You move to the middle and then call them. Ask them to describe what they see quickly as they walk past the different objects. Listen to what happens next. If this doesn’t instill in you the importance of good communications during a disaster nothing will.
What you will experience is;
- Rapid breathing as adrenalin kicks in and people rush their spoken words
- Some cutting over others as they are not listening to the comm’s but thinking about what they will say next.
- A lot of dead radio space as people are trying to understand how to describe what they see to you and forgetting that they have the phone/radio on
As a direct result of this little experiment you will also get a taste of what it will be like to try and listen to 10-20 different messages coming at you in the centre.

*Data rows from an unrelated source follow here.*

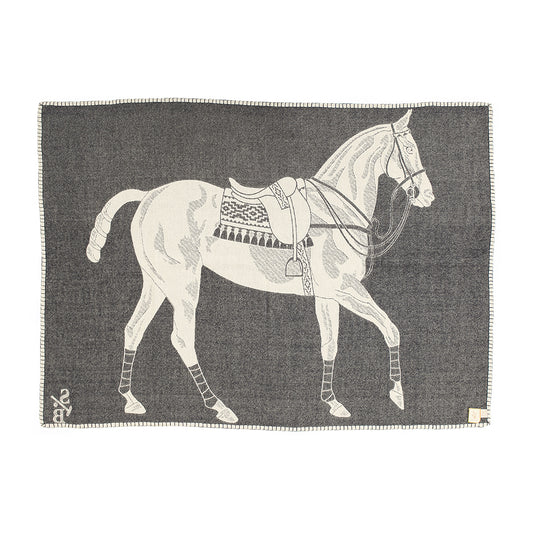 Charcoal Gray Horse Polo Pony Throw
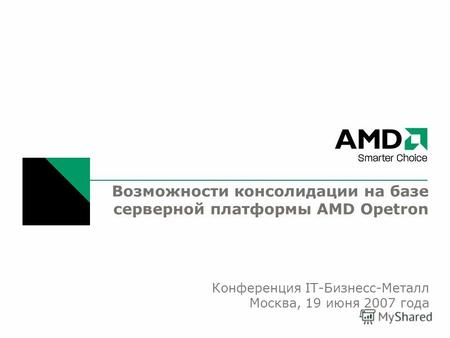 Возможности консолидации на базе серверной платформы AMD Opetron Конференция IT-Бизнесс-Металл Москва, 19 июня 2007 года.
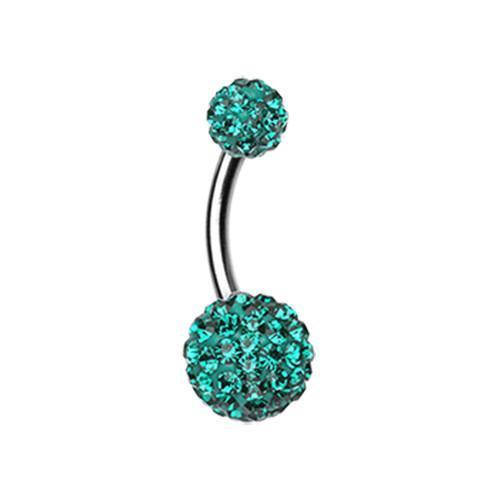 Dark Green Classic Multi-Sprinkle Dot Belly Button Ring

How to improve your communications
Assign callsigns and radio codes for building names and locations for example so that you reduce the time each person stays on the network.
Assign a Communications Leader to handle all inbound and outbound calls by becoming the centre spoke and allow you to make decisions and not take messages.
Good emergency management means everyone has a role to do and someone needs to be responsible for ensuring your communication systems will stand up to the challenge. Don’t just focus on fire extinguishers and first aid kits as these will do no good to you, if you cannot get the messages to your emergency team.
Even just four people in your communication system means there are eleven channels of communication that messages will flow along. Imagine how many communication channels need managing for 20 response staff.